→ EXTRAIT DE PAGE:
Fabrication de chapelets par les bergères
Saint-Pierre-la-Bourlhonne est un assez gros village servant aux quartiers d'hiver des montagnards. Aussitôt la belle saison venue la famille se divise; une partie va loger avec le bétail dans la jasserie jusqu'à 600 mètres d'altitude supérieure. Logis peu compliqué, la jasserie. Imaginez, au milieu des herbages se succédant de mamelon en mamelon, une maisonnette basse, à toit de tuiles, nantie souvent d'une seule ouverture. Le plan comporte un carré long, dont la plus grande partie est affectée au bétail. Une cloison, et voici la pièce d'habitation; une seconde cloison, et l'on a la resserre aux fromages. L'unique pièce qui sert de chambre à coucher est meublée principalement des ustensiles servant à fabriquer la fourme; quant au reste, des lits-armoires pareils à ceux des Bretons, mais sans aucun ornement, des images de sainteté au mur, quelques sièges pour s'asseoir: c'est tout. A la jasserie, les femmes gardent les troupeaux en confectionnant des chapelets, et font les fromages que les hommes emportent au village ou au marché. La tâche des hommes se complète de la fenaison. On ne descend guère de la jasserie que le dimanche pour se changer et aller à la messe. Après l'office la montagne revoit son personnel: il faut traire, battre le lait, mettre les fromages en moule sur une selle à bec d'où s'écoule le petit-lait, gâterie réservée au chien qui ne manque jamais de se présenter à l'heure dite.
La fourme*, qui se prononce fourme avec de terribles vibrations de l'r, s'appellerait sans doute fromage de forme si le terme n'était exclusivement employé sur les lieux, et en patois. Trente litres de lait sont utilisés pour chaque fromage pesant 2 à 3 kilos, vendu de 2 francs à 2 fr. 75 aux commissionnaires de Chalmazelles, de Vertolaye ou de Montbrison, qui les répandent dans le Lyonnais entier. La fourme cylindrique peut avoir, étant sèche, 14 à 16 centimètres de diamètre sur 35 de hauteur: la croûte doit prendre en vieillissant une belle couleur d'ocre rouge: rongée, rugueuse, elle n'en est que mieux et indique un fromage gras, veiné naturellement de bleu et non artificiellement comme l'est le Roquefort, ainsi que le font remarquer les montagnards de Pierre-sur-Haute.

→ TRAVAIL À FAIRE:
(1) Citez mot pour mot le passage du texte sur la jasserie et la fourme qui va de « La fourme*, qui » jusqu'à « montagnards de Pierre-sur-Haute. ».
(2) Prolongez le texte sur la jasserie et la fourme en reprenant après sa dernière phrase.

→ MATÉRIEL RASSEMBLÉ:
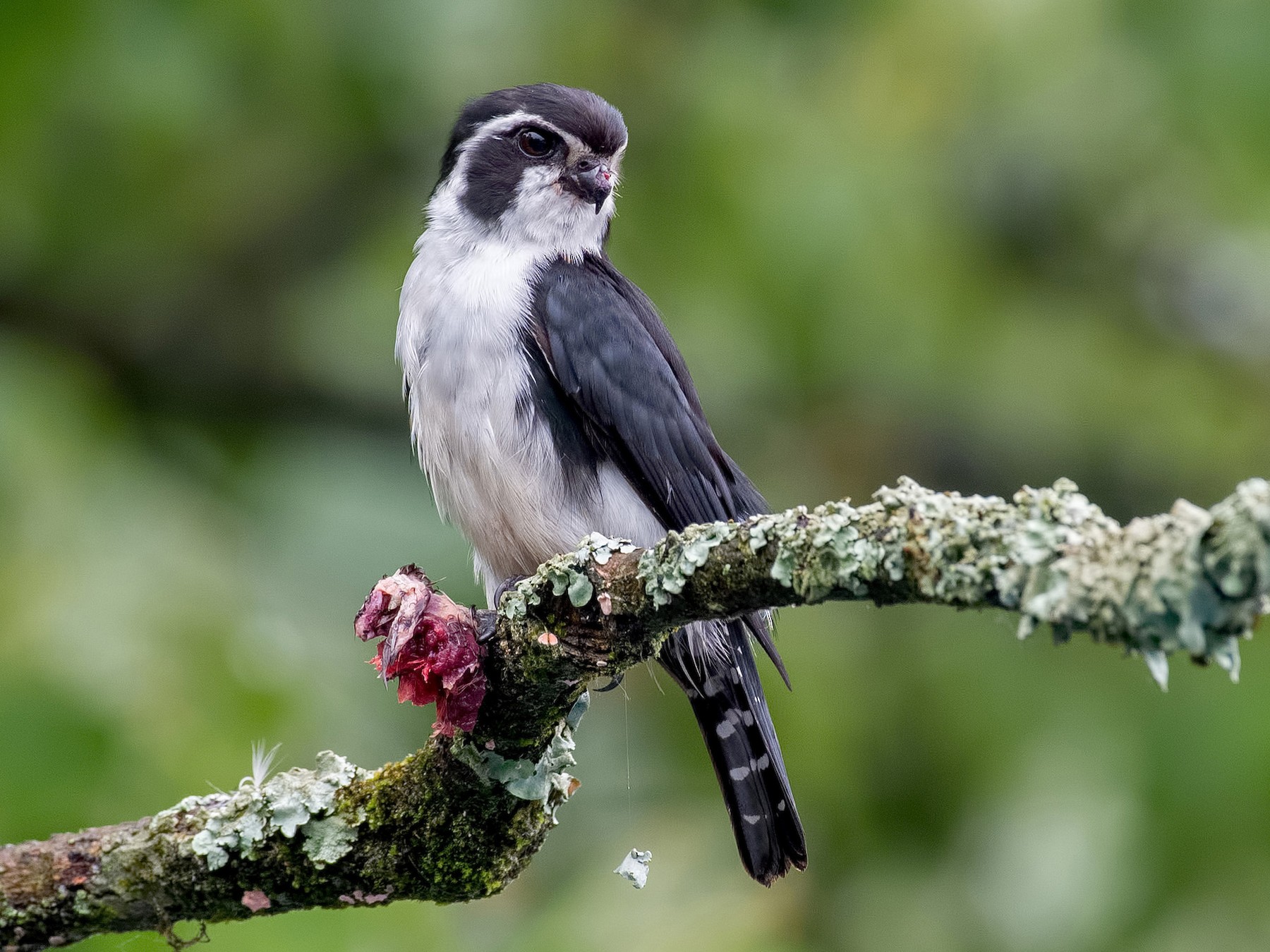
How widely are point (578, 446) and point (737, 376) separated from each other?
2.70 metres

→ CORRIGÉ DE L'EXERCICE:
(1)
La fourme*, qui se prononce fourme avec de terribles vibrations de l'r, s'appellerait sans doute fromage de forme si le terme n'était exclusivement employé sur les lieux, et en patois. Trente litres de lait sont utilisés pour chaque fromage pesant 2 à 3 kilos, vendu de 2 francs à 2 fr. 75 aux commissionnaires de Chalmazelles, de Vertolaye ou de Montbrison, qui les répandent dans le Lyonnais entier. La fourme cylindrique peut avoir, étant sèche, 14 à 16 centimètres de diamètre sur 35 de hauteur: la croûte doit prendre en vieillissant une belle couleur d'ocre rouge: rongée, rugueuse, elle n'en est que mieux et indique un fromage gras, veiné naturellement de bleu et non artificiellement comme l'est le Roquefort, ainsi que le font remarquer les montagnards de Pierre-sur-Haute.

(2)
La vie de la jasserie se passe sans incidents entre les soins à donner aux poules, aux quelques belles vaches pies, aux fromages qu'il faut égoutter, ranger, retourner. Elle est seulement coupée par une double fête d'un contraste saisissant, et montrant combien est naive et sincère la foi des montagnards, qui ne craignent pas de mêler les plaisirs de la danse et des chants à la touchante cérémonie religieuse qu'est la bénédiction des troupeaux.** Chaque année, au lendemain de l'Assomption, le curé de Saint-Pierre-la-Bourlhonne gravit la montagne à l'appel de ses paroissiens. De place en place, s'il n'existe déjà une croix de pierre, les propriétaires des jasseries avoisinantes ont édifié en plein champ un semblant d'autel, planté une croix de bois que les enfants enguirlandent de fleurs et de feuillages. Au jour dit, dès l'aube, le bon curé enfourche mule ou cheval et s'en va par les sentiers abrupts, son enfant de choeur en croupe, chantant pour égayer la route. Lorsque sa venue est signalée, on pousse les troupeaux vers la croix, ce qui ne se passe pas sans quelque résistance. Mais le curé n'est pas pressé, il attend patiemment que ses ouailles soient réunies et que les bêtes: vaches, chèvres, poules, chiens, consentent à se tenir à peu près tranquilles. Pendant ces apprêts, il a enfilé son surplis et mis son étole. Une femme a apporté un verre d'eau bénite dans une assiette que tient l'enfant de choeur. Le curé dit une courte prière, cueille une branche d'arbuste et bénit l'assemblée.
Refuge à Pierre-sur-Haute, à quelques pas de Notre-Dame des Cîmes
Le spectacle est imposant dans sa simplicité. Tout le monde accomplit sans momerie un acte traditionnel et patriarcal, auquel se prête avec bonhomie le curé, distribuant les tapes sur les joues rebondies des enfants, interrogeant les mamans, tirant l'oreille aux garçonnets qu'il a vus naître. Ensuite le curé remonte sur son bidet, et le voilà trottinant, si la route est bonne, vers les jasseries plus éloignées où la cérémonie se répète.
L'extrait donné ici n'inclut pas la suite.